(Apply what you read):
1. From the VerifEye article below, list the things that VerifEye lets teams manage from one centralized view.
2. Translate this sentence from the VerifEye article below into Spanish: "Solink said VerifEye can be deployed without the need for new hardware or complex installations, allowing businesses to integrate the system into existing infrastructure within minutes."

Solink has announced major advancements to its VerifEye AI-assisted command center, a platform designed to modernize global security operations centers by consolidating critical security and operational data into a single interface.
Integrated within the broader Solink platform, VerifEye enables teams to manage intrusion detection, access control events, risky transactions, and multi-site incident response from one centralized view. The system is built to help operators focus on real threats rather than sorting through excessive alerts.
The updated platform leverages vision language models and unified data from multiple systems to reduce noise and streamline decision-making. By filtering and prioritizing alerts, VerifEye is intended to limit operator fatigue and support faster, more consistent responses across an organization’s footprint.
Solink Co-founder and CEO Mike Matta said many current GSOCs are overwhelmed by the need for human operators to monitor all incoming data simultaneously. He said VerifEye is designed to reduce data overload, lower costs, and improve workplace safety by ensuring teams remain focused and prepared to respond when genuine incidents occur.
The company is also positioning VerifEye as a solution to the widespread issue of false alarms, noting that more than 90% of traditional motion alerts are considered non-actionable. This contributes to significant resource waste, with U.S. organizations spending an estimated $3.3 billion annually on manual alert triage.
VerifEye addresses this challenge through an intelligent filtering system and a user interface tailored for GSOCs and SOCs. The platform uses a human-in-the-loop approach, where AI identifies and prioritizes high-risk events such as unauthorized access or suspicious transactions, placing them into a review queue for human operators to make final decisions.
The system is designed to support staff rather than replace them, particularly as alert fatigue continues to be a major issue in the industry. According to the company, 76% of security leaders cite alert fatigue as their top challenge. VerifEye aims to alleviate this by pre-filtering false positives, reducing response times to as little as three minutes for video-enabled incidents, and consolidating workflows into a single dashboard.
Beyond traditional security monitoring, VerifEye also serves as a broader business intelligence tool. The platform logs all operator actions in an audit trail to support legal compliance and insurance requirements. It also centralizes functions such as access control, loss prevention, and operational monitoring, helping organizations identify service disruptions and anomalies that may impact performance.
Solink said VerifEye can be deployed without the need for new hardware or complex installations, allowing businesses to integrate the system into existing infrastructure within minutes.
The enhanced VerifEye platform will be demonstrated at ISC West 2026 at booth #22053.

(Supplied data):
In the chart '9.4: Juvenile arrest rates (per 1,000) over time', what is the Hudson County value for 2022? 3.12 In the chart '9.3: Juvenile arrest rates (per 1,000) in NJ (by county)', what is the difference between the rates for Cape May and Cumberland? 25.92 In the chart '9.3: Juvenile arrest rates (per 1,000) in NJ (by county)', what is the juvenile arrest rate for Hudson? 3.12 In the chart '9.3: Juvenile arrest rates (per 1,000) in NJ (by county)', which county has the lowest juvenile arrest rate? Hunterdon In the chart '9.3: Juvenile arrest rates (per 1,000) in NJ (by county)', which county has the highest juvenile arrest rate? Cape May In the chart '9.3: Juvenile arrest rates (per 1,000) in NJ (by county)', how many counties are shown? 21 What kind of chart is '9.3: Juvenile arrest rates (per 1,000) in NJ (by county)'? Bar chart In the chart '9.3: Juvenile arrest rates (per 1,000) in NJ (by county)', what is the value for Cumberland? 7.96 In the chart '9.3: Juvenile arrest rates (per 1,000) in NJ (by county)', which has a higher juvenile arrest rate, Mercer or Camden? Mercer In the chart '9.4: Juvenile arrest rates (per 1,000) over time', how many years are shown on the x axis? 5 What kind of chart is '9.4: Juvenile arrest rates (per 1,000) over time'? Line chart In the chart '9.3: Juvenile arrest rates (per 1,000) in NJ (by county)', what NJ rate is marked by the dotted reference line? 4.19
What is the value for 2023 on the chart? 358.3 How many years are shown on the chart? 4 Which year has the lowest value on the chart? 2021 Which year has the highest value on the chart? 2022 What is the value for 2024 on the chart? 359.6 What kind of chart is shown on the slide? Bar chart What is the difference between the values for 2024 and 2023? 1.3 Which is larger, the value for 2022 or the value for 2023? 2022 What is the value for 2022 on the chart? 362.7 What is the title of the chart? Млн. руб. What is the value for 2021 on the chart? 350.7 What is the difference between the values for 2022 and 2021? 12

(Answer set):
1.
- Intrusion detection
- Access control events
- Risky transactions
- Multi-site incident response

2. Solink dijo que VerifEye puede implementarse sin necesidad de hardware nuevo ni instalaciones complejas, lo que permite a las empresas integrar el sistema en la infraestructura existente en cuestión de minutos.